***** Provided entries

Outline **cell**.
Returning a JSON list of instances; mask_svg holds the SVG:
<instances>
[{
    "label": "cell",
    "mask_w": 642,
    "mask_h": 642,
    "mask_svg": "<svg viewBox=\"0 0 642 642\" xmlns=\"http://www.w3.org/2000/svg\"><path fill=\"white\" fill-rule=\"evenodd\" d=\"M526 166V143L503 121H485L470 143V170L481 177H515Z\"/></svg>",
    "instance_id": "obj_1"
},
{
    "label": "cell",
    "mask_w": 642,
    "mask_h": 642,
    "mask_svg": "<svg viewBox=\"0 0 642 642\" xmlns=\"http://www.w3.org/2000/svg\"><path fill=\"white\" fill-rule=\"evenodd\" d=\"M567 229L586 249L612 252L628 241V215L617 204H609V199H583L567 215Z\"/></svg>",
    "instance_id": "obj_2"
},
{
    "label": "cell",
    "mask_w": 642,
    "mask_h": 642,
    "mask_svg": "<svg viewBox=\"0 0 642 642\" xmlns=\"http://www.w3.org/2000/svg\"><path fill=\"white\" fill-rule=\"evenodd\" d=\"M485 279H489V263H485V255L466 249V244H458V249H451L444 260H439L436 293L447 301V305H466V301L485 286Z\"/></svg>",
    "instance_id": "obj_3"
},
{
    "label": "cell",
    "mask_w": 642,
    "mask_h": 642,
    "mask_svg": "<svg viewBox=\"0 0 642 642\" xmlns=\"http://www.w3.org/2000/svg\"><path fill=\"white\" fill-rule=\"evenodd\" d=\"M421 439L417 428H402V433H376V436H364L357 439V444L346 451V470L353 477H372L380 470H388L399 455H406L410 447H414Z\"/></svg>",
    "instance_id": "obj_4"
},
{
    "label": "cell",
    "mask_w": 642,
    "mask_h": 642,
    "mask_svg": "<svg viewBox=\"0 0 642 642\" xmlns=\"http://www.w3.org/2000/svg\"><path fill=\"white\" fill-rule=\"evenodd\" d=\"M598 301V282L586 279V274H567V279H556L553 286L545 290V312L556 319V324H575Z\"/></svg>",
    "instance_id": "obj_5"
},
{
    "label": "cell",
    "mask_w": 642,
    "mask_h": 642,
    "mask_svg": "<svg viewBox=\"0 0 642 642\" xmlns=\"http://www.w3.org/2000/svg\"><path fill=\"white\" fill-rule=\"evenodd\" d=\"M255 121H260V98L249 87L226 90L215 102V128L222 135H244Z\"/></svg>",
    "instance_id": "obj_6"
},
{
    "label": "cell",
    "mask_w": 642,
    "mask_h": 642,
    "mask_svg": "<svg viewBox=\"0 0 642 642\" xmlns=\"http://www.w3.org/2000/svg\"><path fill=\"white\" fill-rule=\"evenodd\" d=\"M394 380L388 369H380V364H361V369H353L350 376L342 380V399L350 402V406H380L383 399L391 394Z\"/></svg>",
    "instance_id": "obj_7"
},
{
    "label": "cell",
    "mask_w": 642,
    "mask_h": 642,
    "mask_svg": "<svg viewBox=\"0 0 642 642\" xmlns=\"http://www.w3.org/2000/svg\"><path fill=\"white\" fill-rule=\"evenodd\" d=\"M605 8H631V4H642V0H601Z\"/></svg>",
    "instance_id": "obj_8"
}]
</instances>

**********
***** Provided entries

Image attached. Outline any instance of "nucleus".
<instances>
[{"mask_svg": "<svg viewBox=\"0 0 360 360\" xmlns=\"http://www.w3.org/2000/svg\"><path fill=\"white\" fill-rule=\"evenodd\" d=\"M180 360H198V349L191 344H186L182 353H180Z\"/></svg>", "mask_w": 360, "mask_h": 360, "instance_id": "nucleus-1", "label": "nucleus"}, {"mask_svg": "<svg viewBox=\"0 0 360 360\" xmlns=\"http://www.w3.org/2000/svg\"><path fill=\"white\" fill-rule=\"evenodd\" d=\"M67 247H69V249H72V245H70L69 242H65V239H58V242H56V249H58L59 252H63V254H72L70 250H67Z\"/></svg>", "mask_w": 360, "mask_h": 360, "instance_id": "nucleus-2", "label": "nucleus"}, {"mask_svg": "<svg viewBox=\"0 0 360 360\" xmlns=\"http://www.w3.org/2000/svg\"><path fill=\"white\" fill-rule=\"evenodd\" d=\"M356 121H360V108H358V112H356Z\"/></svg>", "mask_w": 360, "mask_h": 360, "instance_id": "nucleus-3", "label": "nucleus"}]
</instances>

**********

> _Aim_
Pick out each line of the records above that contains the word "Outline", and copy those lines in full.

> _Reply to the exercise_
Outline **cell**.
Image attached. Outline any instance of "nucleus".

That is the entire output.